To create a socket, we call the socket function.

#include <sys/socket.h> int socket(int domain, int type, int protocol);

Returns: file (socket) descriptor if OK, 1 on error

The domain argument determines the nature of the communication, including the address format (described in more detail in the next section). Figure 16.1 summarizes the domains specified by POSIX.1. The constants start with AF_ (for address family) because each domain has its own format for representing an address.

Figure 16.1. Socket communication domains
Domain
Description
AF_INET
IPv4 Internet domain
AF_INET6
IPv6 Internet domain
AF_UNIX
UNIX domain
AF_UNSPEC
unspecified

We discuss the UNIX domain in Section 17.3. Most systems define the AF_LOCAL domain also, which is an alias for AF_UNIX. The AF_UNSPEC domain is a wildcard that represents "any" domain.
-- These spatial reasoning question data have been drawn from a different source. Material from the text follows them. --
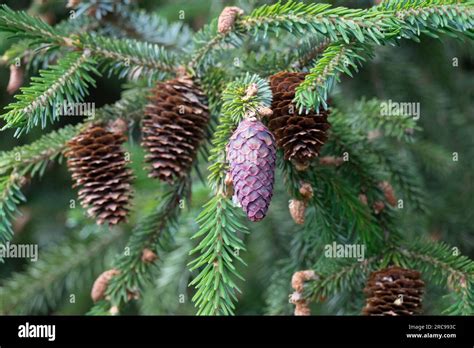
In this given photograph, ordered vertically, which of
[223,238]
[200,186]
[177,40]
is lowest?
[223,238]

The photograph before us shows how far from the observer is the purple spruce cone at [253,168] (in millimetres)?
996

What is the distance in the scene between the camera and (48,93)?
116cm

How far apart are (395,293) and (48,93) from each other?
2.76 feet

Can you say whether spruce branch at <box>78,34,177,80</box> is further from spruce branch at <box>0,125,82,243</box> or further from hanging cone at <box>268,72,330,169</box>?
hanging cone at <box>268,72,330,169</box>

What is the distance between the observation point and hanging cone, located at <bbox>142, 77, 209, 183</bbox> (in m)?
1.21

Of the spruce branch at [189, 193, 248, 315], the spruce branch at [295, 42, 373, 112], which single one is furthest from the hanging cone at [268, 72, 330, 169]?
the spruce branch at [189, 193, 248, 315]

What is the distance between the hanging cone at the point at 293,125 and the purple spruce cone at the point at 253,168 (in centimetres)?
9

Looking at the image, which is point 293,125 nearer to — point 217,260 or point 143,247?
point 217,260

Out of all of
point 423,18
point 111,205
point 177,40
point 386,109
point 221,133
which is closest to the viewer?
point 423,18

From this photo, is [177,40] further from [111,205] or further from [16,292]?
[16,292]

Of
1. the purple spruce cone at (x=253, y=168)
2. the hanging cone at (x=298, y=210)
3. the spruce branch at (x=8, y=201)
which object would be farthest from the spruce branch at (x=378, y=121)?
the spruce branch at (x=8, y=201)

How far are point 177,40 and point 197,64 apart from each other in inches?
20.2

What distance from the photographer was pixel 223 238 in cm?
108
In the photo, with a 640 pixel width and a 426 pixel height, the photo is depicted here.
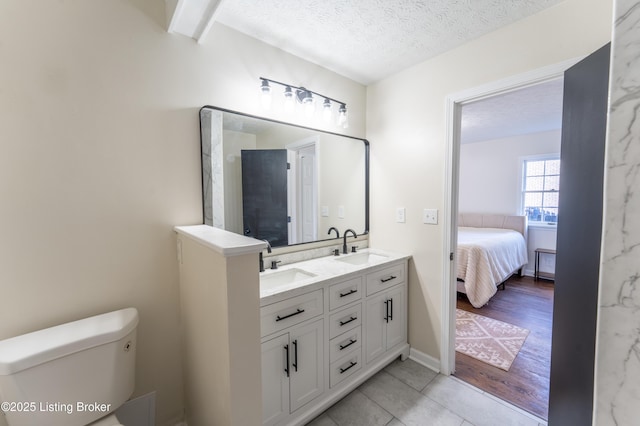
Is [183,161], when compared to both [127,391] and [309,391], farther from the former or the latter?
[309,391]

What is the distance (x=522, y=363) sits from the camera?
219cm

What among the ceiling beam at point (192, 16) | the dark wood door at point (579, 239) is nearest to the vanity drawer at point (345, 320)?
the dark wood door at point (579, 239)

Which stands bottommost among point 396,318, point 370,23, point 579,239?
point 396,318

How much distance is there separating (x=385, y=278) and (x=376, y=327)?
0.37 m

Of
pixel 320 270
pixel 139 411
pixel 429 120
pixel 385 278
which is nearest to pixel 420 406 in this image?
pixel 385 278

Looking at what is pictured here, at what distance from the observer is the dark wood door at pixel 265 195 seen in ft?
6.08

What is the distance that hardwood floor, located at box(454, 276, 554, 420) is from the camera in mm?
1817

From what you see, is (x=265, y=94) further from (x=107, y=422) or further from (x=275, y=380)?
(x=107, y=422)

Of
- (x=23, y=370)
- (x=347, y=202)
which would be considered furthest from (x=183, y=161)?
(x=347, y=202)

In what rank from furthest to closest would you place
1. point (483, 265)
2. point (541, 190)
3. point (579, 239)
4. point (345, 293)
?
point (541, 190), point (483, 265), point (345, 293), point (579, 239)

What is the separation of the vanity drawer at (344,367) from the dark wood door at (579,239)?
110 cm

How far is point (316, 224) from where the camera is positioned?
2275 millimetres

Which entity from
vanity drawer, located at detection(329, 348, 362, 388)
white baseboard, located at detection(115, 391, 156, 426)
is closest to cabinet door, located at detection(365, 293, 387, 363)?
vanity drawer, located at detection(329, 348, 362, 388)

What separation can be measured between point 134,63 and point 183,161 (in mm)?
538
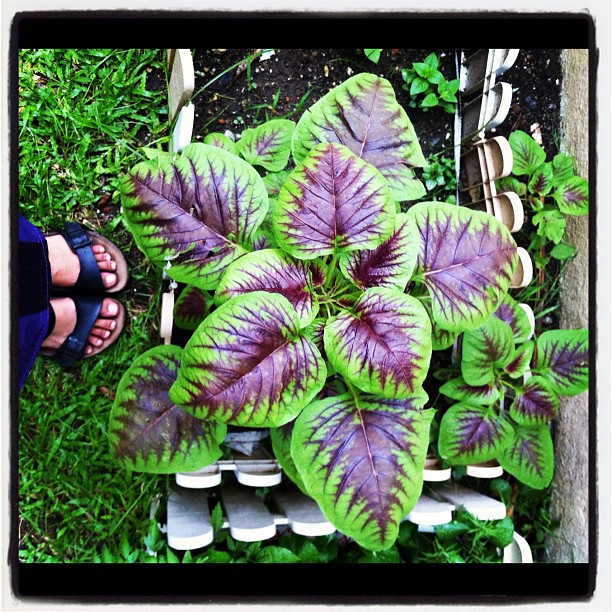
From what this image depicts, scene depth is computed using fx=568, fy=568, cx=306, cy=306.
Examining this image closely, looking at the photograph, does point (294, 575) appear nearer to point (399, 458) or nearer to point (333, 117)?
point (399, 458)

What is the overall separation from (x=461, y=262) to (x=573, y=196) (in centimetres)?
77

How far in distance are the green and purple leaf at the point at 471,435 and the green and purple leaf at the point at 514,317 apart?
222mm

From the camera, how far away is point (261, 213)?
1139 millimetres

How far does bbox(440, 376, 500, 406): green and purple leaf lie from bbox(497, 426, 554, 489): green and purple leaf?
16cm

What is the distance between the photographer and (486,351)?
4.73 feet

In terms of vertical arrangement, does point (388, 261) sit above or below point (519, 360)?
above

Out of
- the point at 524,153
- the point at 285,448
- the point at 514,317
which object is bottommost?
the point at 285,448

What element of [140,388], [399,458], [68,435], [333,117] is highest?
[333,117]

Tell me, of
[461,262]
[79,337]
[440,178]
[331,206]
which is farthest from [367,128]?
[79,337]

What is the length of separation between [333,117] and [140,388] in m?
0.71

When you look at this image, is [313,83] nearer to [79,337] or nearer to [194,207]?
[194,207]

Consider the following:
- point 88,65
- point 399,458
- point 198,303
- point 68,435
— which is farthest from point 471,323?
point 88,65

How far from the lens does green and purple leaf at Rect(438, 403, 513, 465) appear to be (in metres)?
1.49

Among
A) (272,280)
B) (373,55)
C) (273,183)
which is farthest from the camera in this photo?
(373,55)
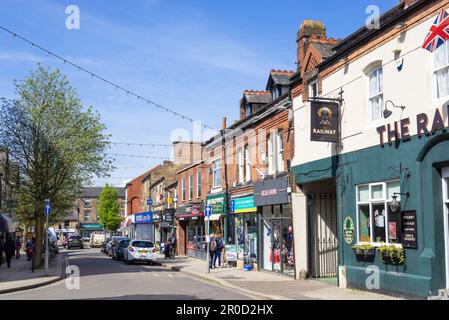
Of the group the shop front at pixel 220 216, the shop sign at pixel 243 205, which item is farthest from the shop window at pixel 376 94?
the shop front at pixel 220 216

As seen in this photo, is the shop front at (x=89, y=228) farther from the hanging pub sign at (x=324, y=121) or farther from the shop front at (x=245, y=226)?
the hanging pub sign at (x=324, y=121)

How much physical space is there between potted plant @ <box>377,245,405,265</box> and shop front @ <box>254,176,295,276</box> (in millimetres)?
5949

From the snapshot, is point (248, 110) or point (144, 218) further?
point (144, 218)

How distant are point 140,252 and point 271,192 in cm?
1253

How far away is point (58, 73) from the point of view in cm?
2930

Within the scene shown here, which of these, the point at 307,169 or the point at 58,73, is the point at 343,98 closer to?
the point at 307,169

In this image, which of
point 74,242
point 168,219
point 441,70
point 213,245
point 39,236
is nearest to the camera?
point 441,70

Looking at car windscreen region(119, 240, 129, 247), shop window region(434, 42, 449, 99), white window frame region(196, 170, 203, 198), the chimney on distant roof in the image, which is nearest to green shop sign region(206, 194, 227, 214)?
Result: white window frame region(196, 170, 203, 198)

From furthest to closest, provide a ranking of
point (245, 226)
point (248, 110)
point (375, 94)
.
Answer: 1. point (248, 110)
2. point (245, 226)
3. point (375, 94)

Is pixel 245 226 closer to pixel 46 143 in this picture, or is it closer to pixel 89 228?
pixel 46 143

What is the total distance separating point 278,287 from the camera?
17188 millimetres

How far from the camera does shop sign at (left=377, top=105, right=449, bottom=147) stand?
40.9ft

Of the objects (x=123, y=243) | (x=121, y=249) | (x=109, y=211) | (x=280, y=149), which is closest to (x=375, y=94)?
(x=280, y=149)

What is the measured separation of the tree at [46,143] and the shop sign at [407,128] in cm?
1879
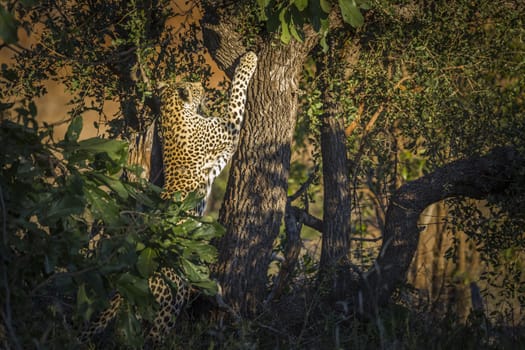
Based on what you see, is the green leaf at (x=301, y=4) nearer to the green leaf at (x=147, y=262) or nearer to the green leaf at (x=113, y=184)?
the green leaf at (x=113, y=184)

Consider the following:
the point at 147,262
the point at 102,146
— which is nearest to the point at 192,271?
the point at 147,262

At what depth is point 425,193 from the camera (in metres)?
6.28

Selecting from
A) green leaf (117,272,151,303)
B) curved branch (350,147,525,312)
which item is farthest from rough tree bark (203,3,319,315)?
green leaf (117,272,151,303)

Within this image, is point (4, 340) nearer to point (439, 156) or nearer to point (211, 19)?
point (211, 19)

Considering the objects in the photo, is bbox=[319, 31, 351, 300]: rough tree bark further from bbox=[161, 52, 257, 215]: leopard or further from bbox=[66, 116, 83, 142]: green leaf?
bbox=[66, 116, 83, 142]: green leaf

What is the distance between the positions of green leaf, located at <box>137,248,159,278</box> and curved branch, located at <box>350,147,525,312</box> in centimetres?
249

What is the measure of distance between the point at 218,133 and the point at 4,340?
128 inches

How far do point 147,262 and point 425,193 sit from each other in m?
3.10

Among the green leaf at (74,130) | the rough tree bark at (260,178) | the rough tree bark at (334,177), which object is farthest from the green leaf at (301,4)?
the rough tree bark at (334,177)

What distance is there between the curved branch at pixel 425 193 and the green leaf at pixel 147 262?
2488mm

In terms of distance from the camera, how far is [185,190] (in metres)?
6.73

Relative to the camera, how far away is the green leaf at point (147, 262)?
395cm

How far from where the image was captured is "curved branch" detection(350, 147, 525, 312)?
6.02 metres

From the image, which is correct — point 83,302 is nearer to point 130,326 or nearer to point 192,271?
point 130,326
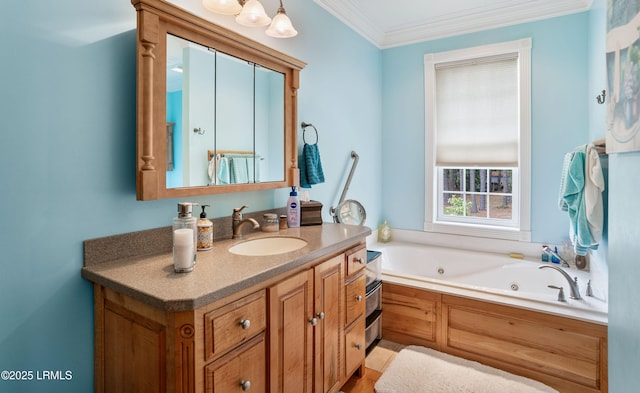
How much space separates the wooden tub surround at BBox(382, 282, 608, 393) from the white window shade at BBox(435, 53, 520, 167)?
1.45 meters

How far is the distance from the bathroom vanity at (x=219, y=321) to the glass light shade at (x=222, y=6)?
1113 millimetres

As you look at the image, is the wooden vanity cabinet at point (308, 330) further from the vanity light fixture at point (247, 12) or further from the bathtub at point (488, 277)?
the vanity light fixture at point (247, 12)

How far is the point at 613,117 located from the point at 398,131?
2.34m

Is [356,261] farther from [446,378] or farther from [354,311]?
[446,378]

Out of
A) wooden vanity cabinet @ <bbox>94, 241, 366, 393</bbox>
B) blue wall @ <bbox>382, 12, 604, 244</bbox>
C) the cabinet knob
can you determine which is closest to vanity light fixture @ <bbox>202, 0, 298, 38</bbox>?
wooden vanity cabinet @ <bbox>94, 241, 366, 393</bbox>

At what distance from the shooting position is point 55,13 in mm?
1180

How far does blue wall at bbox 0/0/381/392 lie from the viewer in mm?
1088

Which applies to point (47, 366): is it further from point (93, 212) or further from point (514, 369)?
point (514, 369)

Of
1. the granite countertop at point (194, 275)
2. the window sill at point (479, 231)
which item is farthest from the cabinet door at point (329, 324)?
the window sill at point (479, 231)

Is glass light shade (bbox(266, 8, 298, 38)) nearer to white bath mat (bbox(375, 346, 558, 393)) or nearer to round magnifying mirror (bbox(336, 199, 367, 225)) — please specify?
round magnifying mirror (bbox(336, 199, 367, 225))

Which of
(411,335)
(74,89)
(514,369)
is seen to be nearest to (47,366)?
(74,89)

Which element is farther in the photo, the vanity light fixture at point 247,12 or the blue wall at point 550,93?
the blue wall at point 550,93

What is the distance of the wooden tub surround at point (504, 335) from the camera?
1.98 meters

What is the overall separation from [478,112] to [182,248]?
2.96m
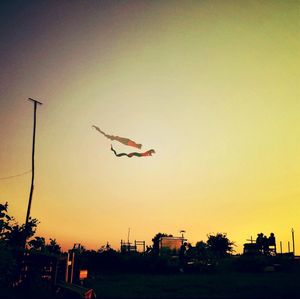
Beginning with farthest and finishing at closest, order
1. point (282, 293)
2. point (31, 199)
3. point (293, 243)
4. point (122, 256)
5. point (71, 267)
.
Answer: point (293, 243) → point (122, 256) → point (31, 199) → point (282, 293) → point (71, 267)

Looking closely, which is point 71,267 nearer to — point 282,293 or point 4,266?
point 4,266

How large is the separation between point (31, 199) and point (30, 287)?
43.5 ft

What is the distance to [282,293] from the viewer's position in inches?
840

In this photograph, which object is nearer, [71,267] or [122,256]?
[71,267]

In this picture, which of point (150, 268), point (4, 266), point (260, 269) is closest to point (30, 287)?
point (4, 266)

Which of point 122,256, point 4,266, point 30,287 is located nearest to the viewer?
point 4,266

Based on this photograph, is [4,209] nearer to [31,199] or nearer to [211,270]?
[31,199]

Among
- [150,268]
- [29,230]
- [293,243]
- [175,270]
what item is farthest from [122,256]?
[293,243]

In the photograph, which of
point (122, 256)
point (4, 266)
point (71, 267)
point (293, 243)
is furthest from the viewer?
point (293, 243)

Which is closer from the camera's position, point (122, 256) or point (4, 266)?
point (4, 266)

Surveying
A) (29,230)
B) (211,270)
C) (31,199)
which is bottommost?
(211,270)

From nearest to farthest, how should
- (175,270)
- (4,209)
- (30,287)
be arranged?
(4,209) < (30,287) < (175,270)

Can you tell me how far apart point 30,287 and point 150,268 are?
90.1ft

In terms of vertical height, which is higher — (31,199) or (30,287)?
(31,199)
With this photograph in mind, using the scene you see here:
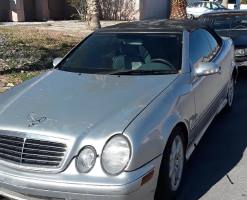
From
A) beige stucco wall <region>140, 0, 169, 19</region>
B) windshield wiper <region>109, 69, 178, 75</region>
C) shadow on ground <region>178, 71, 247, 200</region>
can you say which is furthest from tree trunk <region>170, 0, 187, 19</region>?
windshield wiper <region>109, 69, 178, 75</region>

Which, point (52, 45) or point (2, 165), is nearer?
point (2, 165)

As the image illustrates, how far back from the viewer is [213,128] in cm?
627

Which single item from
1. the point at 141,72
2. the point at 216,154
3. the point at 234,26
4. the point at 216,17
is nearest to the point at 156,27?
the point at 141,72

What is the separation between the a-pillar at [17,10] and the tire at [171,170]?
23077 millimetres

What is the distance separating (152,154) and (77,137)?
0.61 m

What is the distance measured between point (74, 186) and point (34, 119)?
2.44ft

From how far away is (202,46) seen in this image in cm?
562

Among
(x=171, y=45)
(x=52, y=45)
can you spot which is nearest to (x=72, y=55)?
(x=171, y=45)

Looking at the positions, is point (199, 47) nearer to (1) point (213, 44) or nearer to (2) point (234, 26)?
(1) point (213, 44)

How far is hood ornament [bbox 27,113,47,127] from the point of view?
3713 mm

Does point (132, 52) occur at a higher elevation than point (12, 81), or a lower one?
higher

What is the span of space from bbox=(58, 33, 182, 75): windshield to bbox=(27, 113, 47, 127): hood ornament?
3.96ft

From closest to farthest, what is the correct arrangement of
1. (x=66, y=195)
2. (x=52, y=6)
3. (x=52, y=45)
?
(x=66, y=195), (x=52, y=45), (x=52, y=6)

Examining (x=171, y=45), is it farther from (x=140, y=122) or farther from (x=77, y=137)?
(x=77, y=137)
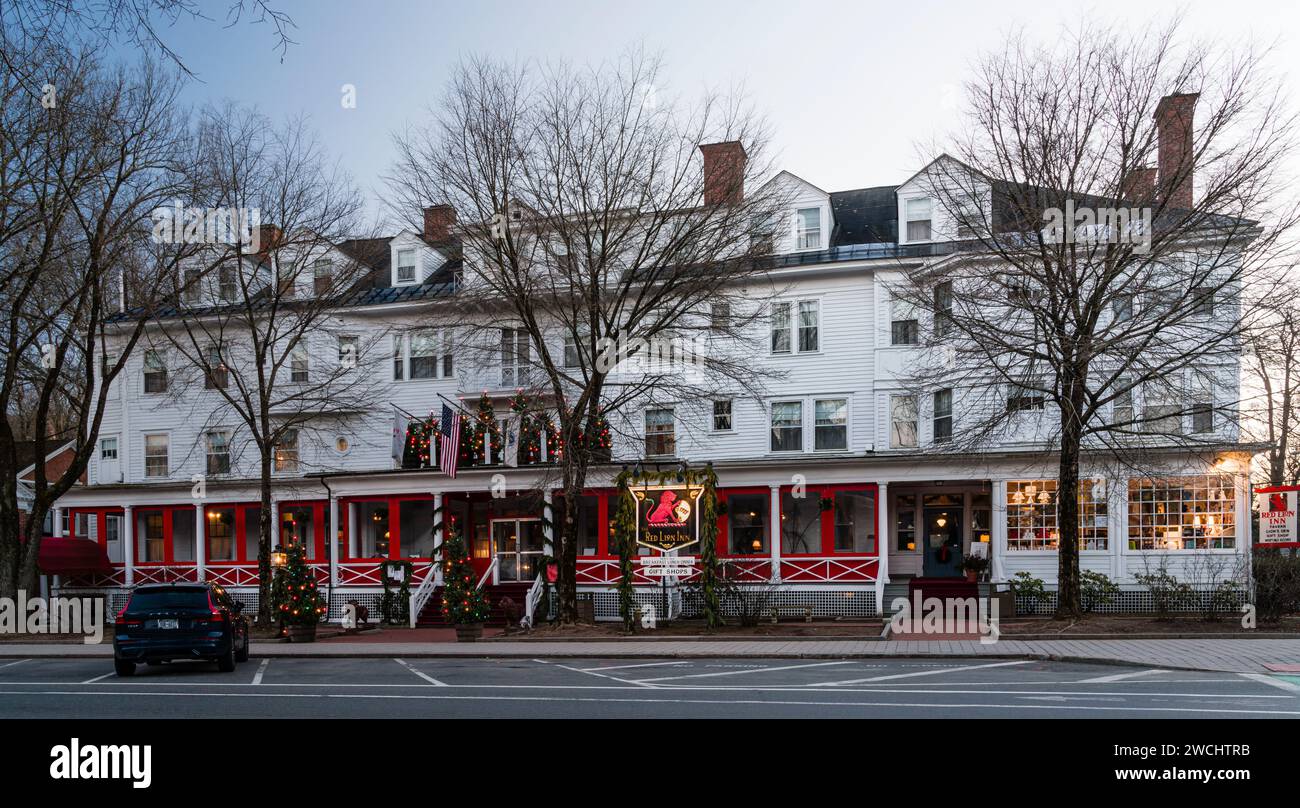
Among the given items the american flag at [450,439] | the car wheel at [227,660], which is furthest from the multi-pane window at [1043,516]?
the car wheel at [227,660]

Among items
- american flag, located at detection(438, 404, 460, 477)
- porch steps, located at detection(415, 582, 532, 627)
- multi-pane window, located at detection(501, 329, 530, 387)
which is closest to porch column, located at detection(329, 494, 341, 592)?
porch steps, located at detection(415, 582, 532, 627)

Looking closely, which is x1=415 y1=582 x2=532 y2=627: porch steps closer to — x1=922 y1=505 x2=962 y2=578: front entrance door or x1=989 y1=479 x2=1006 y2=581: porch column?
x1=922 y1=505 x2=962 y2=578: front entrance door

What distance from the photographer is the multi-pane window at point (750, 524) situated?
3322 cm

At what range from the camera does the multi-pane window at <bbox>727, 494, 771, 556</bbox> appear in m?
33.2

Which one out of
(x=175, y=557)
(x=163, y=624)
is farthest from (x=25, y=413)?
(x=163, y=624)

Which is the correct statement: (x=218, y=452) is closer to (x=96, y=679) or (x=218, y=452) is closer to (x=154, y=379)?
(x=154, y=379)

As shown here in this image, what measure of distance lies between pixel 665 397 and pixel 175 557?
20200mm

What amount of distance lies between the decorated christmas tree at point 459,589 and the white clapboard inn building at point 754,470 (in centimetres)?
278

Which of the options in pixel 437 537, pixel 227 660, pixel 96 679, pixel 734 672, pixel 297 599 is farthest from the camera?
pixel 437 537

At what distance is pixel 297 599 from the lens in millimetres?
26875

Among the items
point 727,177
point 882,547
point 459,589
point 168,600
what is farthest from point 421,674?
point 882,547

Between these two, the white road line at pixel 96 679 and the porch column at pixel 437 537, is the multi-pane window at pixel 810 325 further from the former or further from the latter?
the white road line at pixel 96 679

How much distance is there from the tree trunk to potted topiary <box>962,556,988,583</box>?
19383 mm

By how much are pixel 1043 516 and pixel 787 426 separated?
306 inches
Historically, some platforms provide support for additional network protocols, such as AF_IPX for the NetWare protocol family, but domain constants for these protocols are not defined by the POSIX.1 standard.

The type argument determines the type of the socket, which further determines the communication characteristics. The socket types defined by POSIX.1 are summarized in Figure 16.2, but implementations are free to add support for additional types.

Figure 16.2. Socket types
Type
Description
SOCK_DGRAM
fixed-length, connectionless, unreliable messages
SOCK_RAW
datagram interface to IP (optional in POSIX.1)
SOCK_SEQPACKET
fixed-length, sequenced, reliable, connection-oriented messages
SOCK_STREAM
sequenced, reliable, bidirectional, connection-oriented byte streams

The protocol argument is usually zero, to select the default protocol for the given domain and socket type. When multiple protocols are supported for the same domain and socket type, we can use the protocol argument to select a particular protocol. The default protocol for a SOCK_STREAM socket in the AF_INET communication domain is TCP (Transmission Control Protocol). The default protocol for a SOCK_DGRAM socket in the AF_INET communication domain is UDP (User Datagram Protocol).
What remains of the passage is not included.